Task requirements — Reproduce the following lines word for word, from the first to the last.

[Source records]
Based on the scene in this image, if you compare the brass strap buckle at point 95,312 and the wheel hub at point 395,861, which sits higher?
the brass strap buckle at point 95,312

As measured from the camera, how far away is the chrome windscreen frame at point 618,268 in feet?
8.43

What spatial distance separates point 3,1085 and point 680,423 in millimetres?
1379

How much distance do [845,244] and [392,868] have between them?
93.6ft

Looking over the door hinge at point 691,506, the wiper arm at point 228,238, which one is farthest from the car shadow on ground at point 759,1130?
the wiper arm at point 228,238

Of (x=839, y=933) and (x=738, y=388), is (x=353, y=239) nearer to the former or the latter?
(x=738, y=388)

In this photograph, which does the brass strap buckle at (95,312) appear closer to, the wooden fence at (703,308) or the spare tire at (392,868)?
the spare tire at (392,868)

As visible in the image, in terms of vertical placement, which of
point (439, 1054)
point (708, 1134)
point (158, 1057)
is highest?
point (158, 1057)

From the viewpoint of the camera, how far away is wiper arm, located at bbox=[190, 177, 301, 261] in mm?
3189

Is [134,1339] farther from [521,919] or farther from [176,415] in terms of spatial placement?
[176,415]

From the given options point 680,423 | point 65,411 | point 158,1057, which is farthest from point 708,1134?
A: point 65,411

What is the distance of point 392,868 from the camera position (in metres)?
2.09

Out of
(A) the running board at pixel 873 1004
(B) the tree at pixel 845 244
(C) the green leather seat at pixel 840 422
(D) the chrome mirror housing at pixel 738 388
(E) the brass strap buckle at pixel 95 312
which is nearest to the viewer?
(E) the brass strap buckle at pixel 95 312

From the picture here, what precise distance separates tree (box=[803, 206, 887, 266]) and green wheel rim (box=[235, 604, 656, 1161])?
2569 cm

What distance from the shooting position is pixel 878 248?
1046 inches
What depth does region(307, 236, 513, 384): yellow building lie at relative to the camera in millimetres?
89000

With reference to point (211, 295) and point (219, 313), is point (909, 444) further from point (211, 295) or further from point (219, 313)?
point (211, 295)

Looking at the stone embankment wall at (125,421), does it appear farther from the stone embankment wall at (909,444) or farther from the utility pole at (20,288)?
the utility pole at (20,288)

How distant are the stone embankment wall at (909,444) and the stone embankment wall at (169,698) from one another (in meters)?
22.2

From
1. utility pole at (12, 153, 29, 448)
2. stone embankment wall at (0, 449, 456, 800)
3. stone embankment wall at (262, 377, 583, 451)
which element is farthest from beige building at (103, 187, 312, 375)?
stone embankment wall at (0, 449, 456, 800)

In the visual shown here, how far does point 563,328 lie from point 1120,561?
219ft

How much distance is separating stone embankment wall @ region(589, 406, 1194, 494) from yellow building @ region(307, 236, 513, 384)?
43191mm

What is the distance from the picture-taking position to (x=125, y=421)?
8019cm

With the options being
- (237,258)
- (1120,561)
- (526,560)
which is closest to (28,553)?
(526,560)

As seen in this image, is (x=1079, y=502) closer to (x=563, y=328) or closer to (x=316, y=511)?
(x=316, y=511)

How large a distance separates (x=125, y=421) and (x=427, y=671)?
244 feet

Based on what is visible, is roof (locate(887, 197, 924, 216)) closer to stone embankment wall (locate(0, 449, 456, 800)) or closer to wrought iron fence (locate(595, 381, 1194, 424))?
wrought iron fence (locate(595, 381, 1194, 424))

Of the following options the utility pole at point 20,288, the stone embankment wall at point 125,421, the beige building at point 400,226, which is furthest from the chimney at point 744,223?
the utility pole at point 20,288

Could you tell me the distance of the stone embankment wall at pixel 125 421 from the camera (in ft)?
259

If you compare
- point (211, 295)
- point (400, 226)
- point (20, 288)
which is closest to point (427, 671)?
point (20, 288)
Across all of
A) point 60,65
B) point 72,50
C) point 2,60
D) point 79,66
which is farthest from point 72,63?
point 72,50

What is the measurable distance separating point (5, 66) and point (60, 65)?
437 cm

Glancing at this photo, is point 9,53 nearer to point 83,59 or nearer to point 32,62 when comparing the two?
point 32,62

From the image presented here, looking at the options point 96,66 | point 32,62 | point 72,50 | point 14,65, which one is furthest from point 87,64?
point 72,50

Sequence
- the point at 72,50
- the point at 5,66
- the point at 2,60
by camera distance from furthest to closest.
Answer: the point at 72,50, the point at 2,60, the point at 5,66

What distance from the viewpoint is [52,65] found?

Solution below —
Based on the scene in this image, if you compare the brass strap buckle at point 95,312 and the wheel hub at point 395,861, which sits higher?
the brass strap buckle at point 95,312

As measured from the camera, how far away is the chrome windscreen frame at point 618,268 in feet?
8.43

What spatial distance separates point 3,1085 and point 680,423 in millimetres?
1379

How much distance do [845,244] and [392,868] have between them?
93.6ft

Looking over the door hinge at point 691,506, the wiper arm at point 228,238, which one is farthest from the car shadow on ground at point 759,1130?
the wiper arm at point 228,238

Of (x=839, y=933) and (x=738, y=388), is (x=353, y=239) nearer to the former or the latter?
(x=738, y=388)

In this photograph, which does the brass strap buckle at (95,312) appear closer to, the wooden fence at (703,308) or the spare tire at (392,868)?
the spare tire at (392,868)

As visible in the image, in terms of vertical placement, which of
point (439, 1054)
point (708, 1134)
point (158, 1057)
is highest?
point (158, 1057)

From the viewpoint of the camera, how far away is wiper arm, located at bbox=[190, 177, 301, 261] in mm?
3189

Is [134,1339] farther from [521,919] or farther from [176,415] in terms of spatial placement?
[176,415]

From the given options point 680,423 | point 65,411 | point 158,1057, which is farthest from point 708,1134?
A: point 65,411

What is the distance of point 392,868 from the camera position (in metres)?
2.09

Out of
(A) the running board at pixel 873 1004
(B) the tree at pixel 845 244
(C) the green leather seat at pixel 840 422
(D) the chrome mirror housing at pixel 738 388
(E) the brass strap buckle at pixel 95 312
which is nearest to the viewer?
(E) the brass strap buckle at pixel 95 312

From the picture here, what precise distance separates tree (box=[803, 206, 887, 266]) and green wheel rim (box=[235, 604, 656, 1161])?
2569 cm

What distance from the shooting position is pixel 878 248?
1046 inches
What depth does region(307, 236, 513, 384): yellow building lie at relative to the camera in millimetres?
89000

With reference to point (211, 295) and point (219, 313), is point (909, 444) further from point (211, 295) or further from point (219, 313)?
point (211, 295)

Looking at the stone embankment wall at (125,421), does it appear farther from the stone embankment wall at (909,444) or farther from the utility pole at (20,288)?
the utility pole at (20,288)

How distant are the stone embankment wall at (909,444) and the stone embankment wall at (169,698) from one another (in meters)?
22.2

From
1. utility pole at (12, 153, 29, 448)
2. stone embankment wall at (0, 449, 456, 800)
3. stone embankment wall at (262, 377, 583, 451)
which element is farthest from beige building at (103, 187, 312, 375)?
stone embankment wall at (0, 449, 456, 800)

In the visual shown here, how far does point 563,328 lie from point 1120,561?
219ft

How much distance is separating stone embankment wall @ region(589, 406, 1194, 494) from yellow building @ region(307, 236, 513, 384)?
43191mm

What is the distance from the picture-taking position to (x=125, y=421)?
8019cm

With the options being
- (237,258)
- (1120,561)
- (526,560)
which is closest to (28,553)?
(526,560)

As seen in this image, is (x=1079, y=502) closer to (x=563, y=328) or closer to (x=316, y=511)?
(x=316, y=511)

How large a distance separates (x=125, y=421) and (x=427, y=671)?
244 feet

Based on what is visible, is roof (locate(887, 197, 924, 216)) closer to stone embankment wall (locate(0, 449, 456, 800)) or closer to wrought iron fence (locate(595, 381, 1194, 424))?
wrought iron fence (locate(595, 381, 1194, 424))

Of the following options the utility pole at point 20,288, the stone embankment wall at point 125,421, the beige building at point 400,226, which is furthest from the chimney at point 744,223?
the utility pole at point 20,288

Could you tell me the distance of the stone embankment wall at pixel 125 421 from the camera (in ft)?
259

If you compare
- point (211, 295)
- point (400, 226)
- point (20, 288)
which is closest to point (427, 671)?
point (20, 288)
Across all of
A) point 60,65
B) point 72,50
C) point 2,60
D) point 79,66
which is farthest from point 72,63?
point 72,50

What is the measurable distance separating point (5, 66) and point (60, 65)?
437 cm

Glancing at this photo, is point 9,53 nearer to point 83,59 or nearer to point 32,62 when comparing the two?
point 32,62

From the image presented here, looking at the options point 96,66 | point 32,62 | point 72,50 | point 14,65, which one is furthest from point 87,64?
point 72,50

Sequence
- the point at 72,50
- the point at 5,66
- the point at 2,60
by camera distance from furthest to closest.
Answer: the point at 72,50, the point at 2,60, the point at 5,66

What distance from the viewpoint is [52,65] found?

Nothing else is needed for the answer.